If a life is defined by what we attend to, then from this aerial view, screen time, watch time, and time on device are ways of quantifying the life consumed as raw material by the social industry and its sister industries in amusement, entertainment and news. The spread of smartphone ownership has expedited the colonization of more and more of life by these attention-seeking industries. They work themselves into the interstices of the bulks of time we spend at work, eating, going to the toilet, socializing or in transit, and gradually enlarge their share.

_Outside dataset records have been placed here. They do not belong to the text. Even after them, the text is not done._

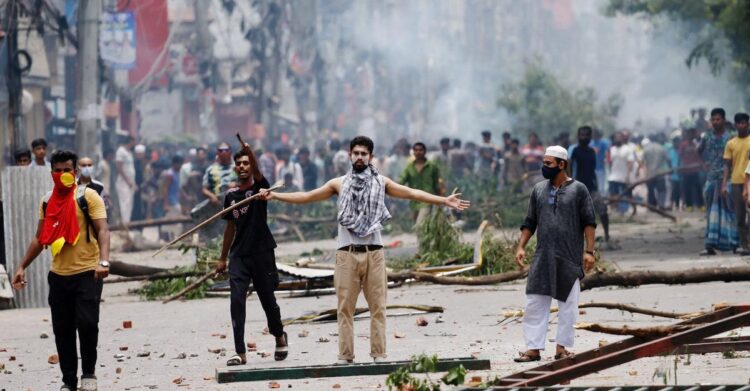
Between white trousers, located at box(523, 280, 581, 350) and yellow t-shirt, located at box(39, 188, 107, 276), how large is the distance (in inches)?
110

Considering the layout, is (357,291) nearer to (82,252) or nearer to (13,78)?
(82,252)

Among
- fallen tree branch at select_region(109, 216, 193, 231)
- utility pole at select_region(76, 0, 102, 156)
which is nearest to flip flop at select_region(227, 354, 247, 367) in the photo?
fallen tree branch at select_region(109, 216, 193, 231)

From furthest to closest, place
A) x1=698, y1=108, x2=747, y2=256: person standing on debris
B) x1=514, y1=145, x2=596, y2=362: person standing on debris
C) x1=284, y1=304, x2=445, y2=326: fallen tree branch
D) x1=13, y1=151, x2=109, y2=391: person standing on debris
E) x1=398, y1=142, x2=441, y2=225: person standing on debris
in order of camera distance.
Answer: x1=398, y1=142, x2=441, y2=225: person standing on debris
x1=698, y1=108, x2=747, y2=256: person standing on debris
x1=284, y1=304, x2=445, y2=326: fallen tree branch
x1=514, y1=145, x2=596, y2=362: person standing on debris
x1=13, y1=151, x2=109, y2=391: person standing on debris

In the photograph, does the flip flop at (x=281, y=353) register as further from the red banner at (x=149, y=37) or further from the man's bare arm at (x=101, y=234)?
the red banner at (x=149, y=37)

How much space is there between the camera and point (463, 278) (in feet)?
46.3

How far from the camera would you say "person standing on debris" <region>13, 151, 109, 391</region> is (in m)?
8.79

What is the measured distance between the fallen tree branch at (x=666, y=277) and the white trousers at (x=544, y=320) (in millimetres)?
2728

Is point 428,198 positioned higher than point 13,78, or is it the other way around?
point 13,78

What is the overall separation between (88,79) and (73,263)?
13882 millimetres

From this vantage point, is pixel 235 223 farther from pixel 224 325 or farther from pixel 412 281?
pixel 412 281

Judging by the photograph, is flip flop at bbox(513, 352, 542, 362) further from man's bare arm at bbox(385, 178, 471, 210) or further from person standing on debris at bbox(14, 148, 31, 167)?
person standing on debris at bbox(14, 148, 31, 167)

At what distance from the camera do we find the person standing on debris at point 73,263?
8.79m

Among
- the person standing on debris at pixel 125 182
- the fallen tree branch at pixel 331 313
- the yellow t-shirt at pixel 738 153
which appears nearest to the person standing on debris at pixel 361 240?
the fallen tree branch at pixel 331 313

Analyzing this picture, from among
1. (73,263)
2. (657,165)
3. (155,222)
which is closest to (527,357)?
(73,263)
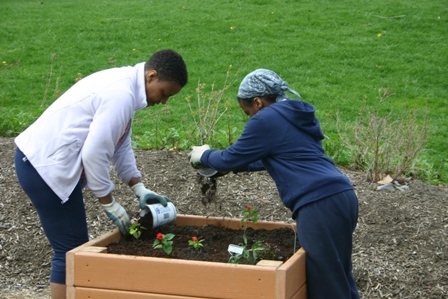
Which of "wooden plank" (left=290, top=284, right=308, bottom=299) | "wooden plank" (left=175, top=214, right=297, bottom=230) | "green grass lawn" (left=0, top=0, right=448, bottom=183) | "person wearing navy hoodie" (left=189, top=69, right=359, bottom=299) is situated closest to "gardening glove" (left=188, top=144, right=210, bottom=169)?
"person wearing navy hoodie" (left=189, top=69, right=359, bottom=299)

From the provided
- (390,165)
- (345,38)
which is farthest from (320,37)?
(390,165)

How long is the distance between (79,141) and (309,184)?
1191 millimetres

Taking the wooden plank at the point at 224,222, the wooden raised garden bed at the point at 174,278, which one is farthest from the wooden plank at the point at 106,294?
the wooden plank at the point at 224,222

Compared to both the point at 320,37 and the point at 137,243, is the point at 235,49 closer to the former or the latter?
the point at 320,37

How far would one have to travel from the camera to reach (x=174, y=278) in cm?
324

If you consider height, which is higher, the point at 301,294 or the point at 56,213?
the point at 56,213

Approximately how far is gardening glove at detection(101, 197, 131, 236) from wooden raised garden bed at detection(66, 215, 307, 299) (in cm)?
24

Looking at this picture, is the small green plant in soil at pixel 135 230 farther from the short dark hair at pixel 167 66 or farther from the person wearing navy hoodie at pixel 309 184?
the short dark hair at pixel 167 66

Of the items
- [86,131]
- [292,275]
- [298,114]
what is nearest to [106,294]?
[86,131]

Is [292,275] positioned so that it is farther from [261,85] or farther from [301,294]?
[261,85]

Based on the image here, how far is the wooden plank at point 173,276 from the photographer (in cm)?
313

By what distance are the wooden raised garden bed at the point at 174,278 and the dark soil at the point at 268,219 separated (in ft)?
2.02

The time taken by the Twittering Machine expands every year, both individually and in aggregate. The average global internet user now spends 135 minutes per day on the social industry platforms.1 If spread uniformly over a life, this would amount to fifty thousand hours. Statista conservatively estimates that between 2010 and 2020, social industry users will have trebled from approximately one billion to three billion. This is in the context of an even larger share of life spent interacting with screens, much of it in computerized workplaces. For example, Americans spend eleven hours every day interacting with screens: most of their waking reality is a simulacrum. Such figures, of course, merely gesture with a hefty pinch of salt towards a scale, a quantity of decisions taken.